--- O EXERCÍCIO ---
As afirmações a seguir concordam com o texto sobre o direito à cidade? Responda sim ou não a cada uma e cite literalmente as palavras do texto que decidem: (a) A reportagem foi publicada por Outras Palavras. (b) A elaboração de Planos Diretores Participativos passou a ser obrigatória para municípios com mais de 50 mil habitantes. (c) O artigo "A Liberdade da Cidade" foi publicado no livro Cidades Rebeldes.

--- TEXTO DE LEITURA ---

====================

02 Setembro 2015
“A liberdade da cidade é muito mais que um direito de acesso àquilo que já existe: é o direito de mudar a cidade mais de acordo com o desejo de nossos corações”. David Harvey no artigo “A Liberdade da Cidade” – publicado no livro Cidades Rebeldes – reflete que, além de usufruir de bens e serviços indispensáveis à vida, a população urbana deve ter o direito de decidir os rumos do desenvolvimento das cidades.
A reportagem é de Thales Schimidt e Vinicius Martins, publicada por Outras Palavras, 31-08-2015.
Desde 2001 algumas ações do governo federal têm apontado nessa direção: aplicação do Estatuto da Cidade (lei 10.257/01), criação do ministério das Cidades, obrigatoriedade da elaboração de Planos Diretores Participativos para municípios com mais de 20 mil habitantes – e a implantação do programa Minha Casa, Minha Vida.

====================

--- LINHAS EXTRAÍDAS ---
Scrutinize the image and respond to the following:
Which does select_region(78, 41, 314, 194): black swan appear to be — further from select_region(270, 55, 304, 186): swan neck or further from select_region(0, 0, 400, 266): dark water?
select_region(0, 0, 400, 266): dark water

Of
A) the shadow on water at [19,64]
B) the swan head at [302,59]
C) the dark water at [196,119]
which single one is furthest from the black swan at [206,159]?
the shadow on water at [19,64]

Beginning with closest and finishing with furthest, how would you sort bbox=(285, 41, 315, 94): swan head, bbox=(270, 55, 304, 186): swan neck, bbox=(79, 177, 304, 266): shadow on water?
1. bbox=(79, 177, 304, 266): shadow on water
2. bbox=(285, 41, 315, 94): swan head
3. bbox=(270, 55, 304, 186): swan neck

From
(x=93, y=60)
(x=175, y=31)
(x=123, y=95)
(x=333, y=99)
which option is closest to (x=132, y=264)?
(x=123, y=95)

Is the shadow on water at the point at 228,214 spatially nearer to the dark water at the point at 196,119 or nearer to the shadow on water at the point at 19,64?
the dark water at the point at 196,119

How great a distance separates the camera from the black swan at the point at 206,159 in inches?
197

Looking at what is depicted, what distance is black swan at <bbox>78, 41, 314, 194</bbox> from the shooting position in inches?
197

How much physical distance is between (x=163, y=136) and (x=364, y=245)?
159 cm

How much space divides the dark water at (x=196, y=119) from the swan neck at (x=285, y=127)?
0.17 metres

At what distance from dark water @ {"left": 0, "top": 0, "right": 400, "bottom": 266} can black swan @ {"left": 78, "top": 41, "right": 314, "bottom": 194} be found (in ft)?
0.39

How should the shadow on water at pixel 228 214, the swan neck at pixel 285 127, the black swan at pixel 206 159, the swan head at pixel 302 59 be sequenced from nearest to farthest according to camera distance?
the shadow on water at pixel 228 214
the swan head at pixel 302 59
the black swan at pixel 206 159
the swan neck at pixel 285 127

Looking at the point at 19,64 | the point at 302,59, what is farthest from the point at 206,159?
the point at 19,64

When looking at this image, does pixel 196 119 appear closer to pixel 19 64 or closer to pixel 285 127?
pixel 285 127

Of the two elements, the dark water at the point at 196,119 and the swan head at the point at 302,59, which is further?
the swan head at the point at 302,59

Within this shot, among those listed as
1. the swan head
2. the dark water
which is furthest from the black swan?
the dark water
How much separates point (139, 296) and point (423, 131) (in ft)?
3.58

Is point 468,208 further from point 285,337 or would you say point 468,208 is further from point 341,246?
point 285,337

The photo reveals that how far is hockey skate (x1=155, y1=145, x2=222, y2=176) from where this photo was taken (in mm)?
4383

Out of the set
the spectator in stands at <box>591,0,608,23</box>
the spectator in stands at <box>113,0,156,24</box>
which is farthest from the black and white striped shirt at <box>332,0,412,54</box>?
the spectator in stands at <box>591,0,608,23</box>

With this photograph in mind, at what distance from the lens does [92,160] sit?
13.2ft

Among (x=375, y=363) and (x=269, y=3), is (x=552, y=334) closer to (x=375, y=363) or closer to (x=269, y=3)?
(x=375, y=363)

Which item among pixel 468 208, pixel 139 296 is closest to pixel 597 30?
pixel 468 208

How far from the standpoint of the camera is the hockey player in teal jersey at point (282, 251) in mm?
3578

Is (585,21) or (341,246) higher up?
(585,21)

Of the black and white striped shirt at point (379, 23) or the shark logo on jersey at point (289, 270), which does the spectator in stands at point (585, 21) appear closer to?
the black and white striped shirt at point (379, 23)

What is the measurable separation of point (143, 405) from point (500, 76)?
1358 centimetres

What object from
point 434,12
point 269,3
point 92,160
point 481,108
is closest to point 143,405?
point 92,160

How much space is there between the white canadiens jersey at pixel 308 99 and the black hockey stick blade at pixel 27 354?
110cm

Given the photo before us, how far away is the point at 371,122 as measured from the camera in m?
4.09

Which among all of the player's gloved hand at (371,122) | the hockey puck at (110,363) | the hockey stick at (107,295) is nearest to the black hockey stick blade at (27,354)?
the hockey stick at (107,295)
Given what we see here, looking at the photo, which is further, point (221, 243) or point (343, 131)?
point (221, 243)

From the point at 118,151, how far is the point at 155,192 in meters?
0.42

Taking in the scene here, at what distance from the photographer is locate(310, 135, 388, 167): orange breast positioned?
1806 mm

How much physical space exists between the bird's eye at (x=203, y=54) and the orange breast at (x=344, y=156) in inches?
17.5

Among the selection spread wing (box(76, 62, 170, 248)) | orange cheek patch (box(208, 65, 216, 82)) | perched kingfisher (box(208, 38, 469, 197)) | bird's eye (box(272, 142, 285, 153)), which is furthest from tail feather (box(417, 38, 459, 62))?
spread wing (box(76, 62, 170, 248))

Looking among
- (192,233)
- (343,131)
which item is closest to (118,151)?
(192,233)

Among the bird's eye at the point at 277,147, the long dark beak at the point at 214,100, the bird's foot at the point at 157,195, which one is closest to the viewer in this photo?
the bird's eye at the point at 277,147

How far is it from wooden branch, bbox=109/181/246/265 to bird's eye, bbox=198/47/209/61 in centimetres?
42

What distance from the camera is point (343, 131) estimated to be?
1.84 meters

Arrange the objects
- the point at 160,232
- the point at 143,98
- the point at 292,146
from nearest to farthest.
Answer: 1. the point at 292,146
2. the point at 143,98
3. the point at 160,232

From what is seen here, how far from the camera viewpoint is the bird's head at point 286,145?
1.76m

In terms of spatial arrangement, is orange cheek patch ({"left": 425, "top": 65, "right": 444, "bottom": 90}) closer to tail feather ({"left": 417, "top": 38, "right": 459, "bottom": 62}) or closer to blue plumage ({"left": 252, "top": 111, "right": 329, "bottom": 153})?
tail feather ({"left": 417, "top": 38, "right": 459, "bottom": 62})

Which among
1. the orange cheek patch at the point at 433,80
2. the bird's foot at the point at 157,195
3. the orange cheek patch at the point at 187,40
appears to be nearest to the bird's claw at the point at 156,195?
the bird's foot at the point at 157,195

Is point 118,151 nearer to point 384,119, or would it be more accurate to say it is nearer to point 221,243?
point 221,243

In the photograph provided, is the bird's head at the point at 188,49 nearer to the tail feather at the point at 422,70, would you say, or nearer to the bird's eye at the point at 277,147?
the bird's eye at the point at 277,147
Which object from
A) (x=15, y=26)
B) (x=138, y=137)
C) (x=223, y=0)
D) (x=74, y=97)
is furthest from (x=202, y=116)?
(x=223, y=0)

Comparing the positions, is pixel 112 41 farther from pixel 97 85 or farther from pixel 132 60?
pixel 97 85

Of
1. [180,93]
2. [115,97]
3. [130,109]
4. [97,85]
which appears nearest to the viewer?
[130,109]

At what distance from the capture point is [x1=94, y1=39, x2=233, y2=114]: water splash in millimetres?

====================

--- RESPOSTA DO EXERCÍCIO ---
(a) Sim: "publicada por Outras Palavras, 31-08-2015"
(b) Não: "obrigatoriedade da elaboração de Planos Diretores Participativos para municípios com mais de 20 mil habitantes"
(c) Sim: "publicado no livro Cidades Rebeldes"